The gelcoat on ours is in topnotch shape (try saying that for most 25 yr old boats that spent their life in the gulf of mexico) 

Designed by Gary Hoyt, built by TPI (builder of pearsons, j/boats, and alerions) TPI was/is a leader in high tech glass work. 

"downsides"
The originial wrap around sails are very heavy. big winches are the order of the day. 

Lots of lines. 

Carbon fiber unstayed masts. (this isn't really a downside, I don't know of ANY problems with them, but it does look a little goofy) 

some of the 33 were centerboard models. I'd prefer the conventional keel. 

cabin is very well made, most were very light in color, rather than dark wood, gives the impression of a lot more space. 

its very "roomy" for a 33 ft boat.


----------



## Brezzin (Dec 4, 2006)

I used to have a complete love sick crush on the Freedom 44. It has a flush deck and was quick by all standards having won the newport/bermuda 1-2 and a true world cruiser. Easy to handle, etc... etc...
Then I saw a freedom 39 pilothouse in my marina back in the late 80's with one of her two masts snapped about 8' off the deck. 
I completely lost my love for the Carbon fiber unstayed masts.


----------



## sfb (Jun 21, 2007)

Landfall,
Sorry for going off topic, but I was wondering why you didn't like the C&C 34? I was a happy owner of a C&C 25 and may want another C&C in the future.


----------



## TSOJOURNER (Dec 16, 1999)

Landfall - I sailed on a Freedom 35 for a week last summer through the Apostle Islands on Lake Superior. Three guys were quite comfortable, and the boat was very livable. The quality seemed, for a production builder, above average quality.

As far as sailing, we found she sailed *really* well on a beam or broad reach. Stable and fast. With the wind slightly forward of the beam, she dropped off a bit. The more close reached we got, the less we were able to get out of her. Could've been us, could've been the boat. But we quickly made the observation that she certainly liked the other points of sail much better.
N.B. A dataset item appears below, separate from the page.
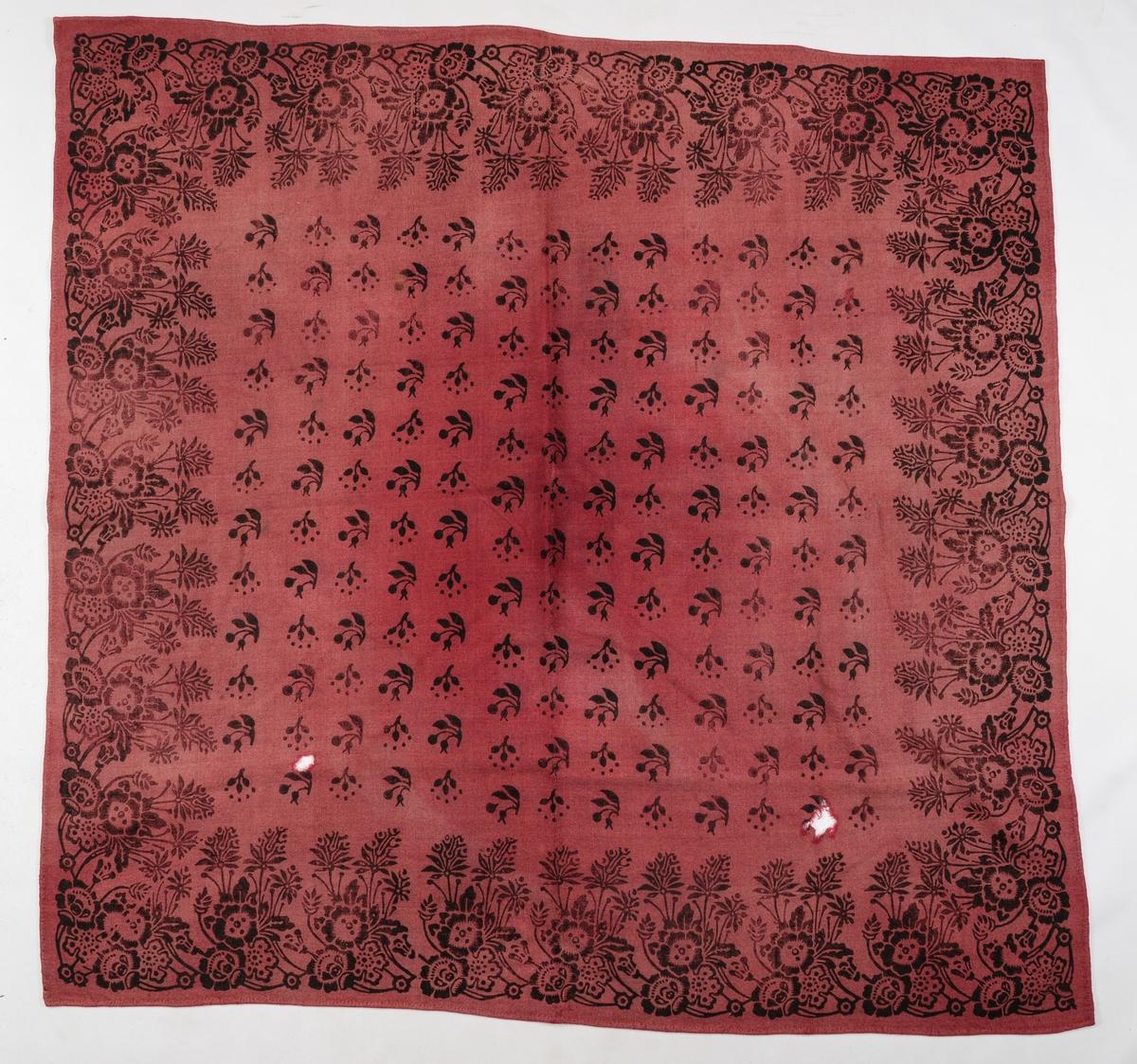 Bordduk i raud-lilla kypertvove ulltøy. Sett saman av to stykker, med saum på midten. Trykt mønster med svart farge. Mønsteret er ein blomsterkant langs kantane, og små blomster motiv på midten. Falma på framsida. To små hol i eine enden. Falda rundt for hand.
And she was indeed a blast to sail on thos points.

I would say, IMHO, the 35 would make a nice Caribbean cruiser.


----------



## TSOJOURNER (Dec 16, 1999)

*from a Freedom 32 owner's view*



landfall said:


> How would you rate the Freedom 35/33/32 models?
> I am looking to cruise/liveaboard for2-4 mths at a time and sail from Florida to Bahamas and the Caribbean. Are they suitable for the passage? Anyone owned or sailed these? Are they tender ? I am looking for a stable and gentle motion for my wife who is new to sailing. Me I have been there and back a few times!!!!
> So as well as motion comfort, fuel/water capacity as well as not too much draft. Something between 30' to 37' that is liveable for 2 adults . Any comments on the nonsuch 30 0r 36 would be welcome also.
> 
> Thanks, Landfall ( x -C&C er)


I have owned a 1984 Freedom 32 for 12 years, sailed her down the Pacific Coast from Puget Sound to Santa Catalina with 3 other boats, 9/02 to 9/03. The other boats were: a 50' steel schooner, a 38' Waquiez, a 38' Globe. We sailed mostly reaching and running, in medium (20 kts) winds with one system of winds of 50 kts. The shortest watrerline boat, the Freedom, was the fastest in all winds.

I now liveaboard in Puget Sound and sail year round. Summer trips to the north end of Vancouver Island and all the islands in between. The boats that I sail with are a Hunter Passage 42, a Crealock 34 and a Cal T/2. In heavy airs (20 kts) the Hunter can keep up with the Freedom, in light airs the Cal can keep up with the Freedom. None of the boats in our little group can sail faster than the Freedom in any wind.

I have sailed in our local club races finishing 1st, 2nd and 3rd in class in fall, winter and spring regattas. I have raced against Freedom 30's and against Freedom 35's. The Freedom 35 rates much faster that the 32, yet the 32 always finished ahead of the 35.

Of the seven boats that I have owned, the Freedom is by far the highest quality boat. Details were actually thought out and resolved in the design. It is difficult for boat salesmen to discuss favorably boats that they don't have to sell and since there are very few unstayed mast designs on the market, they can't really push any boats except those with traditional stayed rigs.


----------



## cardiacpaul (Jun 20, 2006)

_"I once saw a CF mast fail"...._

yea, whats yer point? how many aluminum sticks have done the broken match routine and nobody runs for the hills.

(the original owners had lifetime warranties on the masts)

point being, its a great boat.


----------



## TSOJOURNER (Dec 16, 1999)

*stayed vs. unstayed masts*

I'm an old fart, yet it's been years since I've flown on an airplane with wings held up by wires.

Ask an engineer about the confidence level of stress calculations of a slender column with eccentric loads (traditional stayed rig) compared to the stress calculations of a cantilevered beam (unstayed rig).

Any mast failure is dangerous and on the open ocean there are no shops to replace the broken stick, covered by warranty or not. Sailors normally maintain higher levels of independence than "warranty" mindsets allow.


----------



## strr06 (Apr 19, 2006)

In the Freedom 35 mentioned above, can that mast be un-stepped? Anyone know?

Thanks


----------



## r.furborough (May 28, 2006)

Yes, all masts can be un-stepped, including Carbon Fiber unstayed masts. However, the chocking at the partner is usually of a urethane type, not wood....


----------



## dmkorbey (Jun 29, 2015)

Anyone know who made the SS portholes on the Freedom 35? The larger ones are 17" wide


----------



## JimsCAL (May 23, 2007)

I see you are new here. It would be better to start a new thread to ask your specific question than to tack it on to a thread that has been dead for 5 years.


----------